As far as Rahm has come in an incredibly short time - at this point last year he ranked 137th in the world - it is interesting that it’s been Johnson who has had an answer at every turn.
He knows there’s still so much room for improvement, both physically and mentally, and no one would ever say Rahm is wanting for confidence, but after so many high-profile run-ins with Johnson, his cautious optimism is perfectly understandable.
“I'll try to focus more on what's going on this week rather than what comes with it if I win,” he reasoned when asked about the prospect of unseating Johnson, who isn’t playing this week. “I'll try my best, that's for sure. Hopefully it happens, but we all know how hard it is to win on Tour.”
If Rahm’s take seems a tad cliché given the circumstances, consider that his aversion to looking beyond the blinders is baked into the competitive cake. For all of his physical advantages, of which there are many, it’s his keen ability to produce something special on command that may be even more impressive.

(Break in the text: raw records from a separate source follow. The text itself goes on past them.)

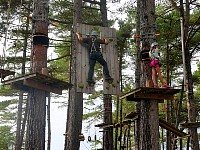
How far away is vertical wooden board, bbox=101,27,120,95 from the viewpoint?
834 cm

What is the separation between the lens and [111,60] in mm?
8555

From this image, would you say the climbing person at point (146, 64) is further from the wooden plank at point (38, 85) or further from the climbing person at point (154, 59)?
the wooden plank at point (38, 85)

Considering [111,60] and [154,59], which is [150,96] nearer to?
[154,59]

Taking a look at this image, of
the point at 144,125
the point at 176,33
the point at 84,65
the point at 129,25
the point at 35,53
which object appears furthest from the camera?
the point at 129,25

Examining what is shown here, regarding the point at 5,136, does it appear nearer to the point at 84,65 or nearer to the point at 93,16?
the point at 93,16

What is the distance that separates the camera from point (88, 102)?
18516 millimetres

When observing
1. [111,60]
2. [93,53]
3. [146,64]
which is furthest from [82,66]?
[146,64]

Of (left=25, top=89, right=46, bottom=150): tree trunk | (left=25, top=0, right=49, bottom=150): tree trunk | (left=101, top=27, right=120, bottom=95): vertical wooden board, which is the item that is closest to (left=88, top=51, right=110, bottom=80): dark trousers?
(left=101, top=27, right=120, bottom=95): vertical wooden board

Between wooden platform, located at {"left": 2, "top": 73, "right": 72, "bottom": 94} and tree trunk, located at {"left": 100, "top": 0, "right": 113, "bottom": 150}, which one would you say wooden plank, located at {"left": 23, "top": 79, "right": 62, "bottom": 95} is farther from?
tree trunk, located at {"left": 100, "top": 0, "right": 113, "bottom": 150}

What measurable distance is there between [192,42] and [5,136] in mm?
13099

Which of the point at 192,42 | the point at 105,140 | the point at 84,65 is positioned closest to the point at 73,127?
the point at 105,140

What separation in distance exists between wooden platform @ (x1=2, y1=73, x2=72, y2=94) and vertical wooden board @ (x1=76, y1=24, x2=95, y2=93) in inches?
34.6

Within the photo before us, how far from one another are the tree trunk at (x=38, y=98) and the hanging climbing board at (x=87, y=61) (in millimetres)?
1120

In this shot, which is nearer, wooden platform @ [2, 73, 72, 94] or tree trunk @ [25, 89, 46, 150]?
wooden platform @ [2, 73, 72, 94]
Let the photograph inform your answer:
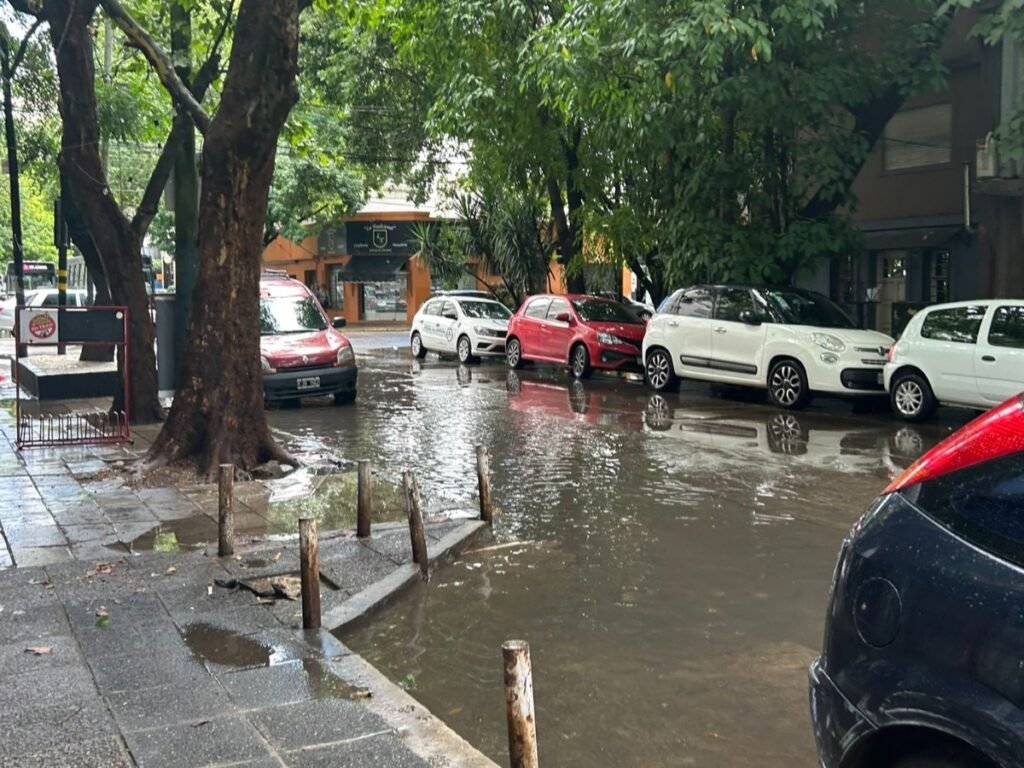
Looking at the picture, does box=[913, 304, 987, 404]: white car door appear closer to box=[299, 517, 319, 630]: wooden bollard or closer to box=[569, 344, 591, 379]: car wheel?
box=[569, 344, 591, 379]: car wheel

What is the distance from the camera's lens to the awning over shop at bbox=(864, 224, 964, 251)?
65.3ft

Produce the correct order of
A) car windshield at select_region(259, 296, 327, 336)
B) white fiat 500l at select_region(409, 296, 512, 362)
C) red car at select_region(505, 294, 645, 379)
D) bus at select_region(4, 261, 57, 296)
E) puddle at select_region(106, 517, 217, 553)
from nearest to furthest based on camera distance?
puddle at select_region(106, 517, 217, 553) < car windshield at select_region(259, 296, 327, 336) < red car at select_region(505, 294, 645, 379) < white fiat 500l at select_region(409, 296, 512, 362) < bus at select_region(4, 261, 57, 296)

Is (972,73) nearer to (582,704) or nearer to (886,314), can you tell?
(886,314)

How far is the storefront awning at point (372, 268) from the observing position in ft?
150

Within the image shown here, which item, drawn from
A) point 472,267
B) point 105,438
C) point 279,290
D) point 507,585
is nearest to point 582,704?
point 507,585

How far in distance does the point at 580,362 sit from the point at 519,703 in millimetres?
17066

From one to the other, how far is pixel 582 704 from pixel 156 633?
2.25 m

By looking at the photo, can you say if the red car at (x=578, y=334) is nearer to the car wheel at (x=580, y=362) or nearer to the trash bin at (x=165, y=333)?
the car wheel at (x=580, y=362)

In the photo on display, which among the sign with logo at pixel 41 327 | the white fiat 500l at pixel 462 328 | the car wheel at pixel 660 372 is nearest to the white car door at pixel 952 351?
the car wheel at pixel 660 372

Last year at Torrey Pines was a quintessential example of this, when he began the final round three strokes off the lead only to close his day with a back-nine 30 that included a pair of eagles.
“I have the confidence that I can win here, whereas last year I knew I could but I still had to do it,” he said. “I hope I don't have to shoot 30 on the back nine to win again.”
Some will point to Rahm’s 60-footer for eagle at the 72nd hole last year as a turning point in his young career, it was even named the best putt on Tour by one publication despite the fact he won by three strokes. But Rahm will tell you that walk-off wasn’t even the best shot he hit during the final round.
Instead, he explained that the best shot of the week, the best shot of the year, came on the 13th hole when he launched a 4-iron from a bunker to 18 feet for eagle, a putt that he also made.
“If I don't put that ball on the green, which is actually a lot harder than making that putt, the back nine charge would have never happened and this year might have never happened, so that shot is the one that made everything possible,” he explained.
Rahm’s ability to embrace and execute during those moments is what makes him special and why he’s suddenly found himself as the most likely contender to Johnson’s throne even if he chooses not to spend much time thinking about it.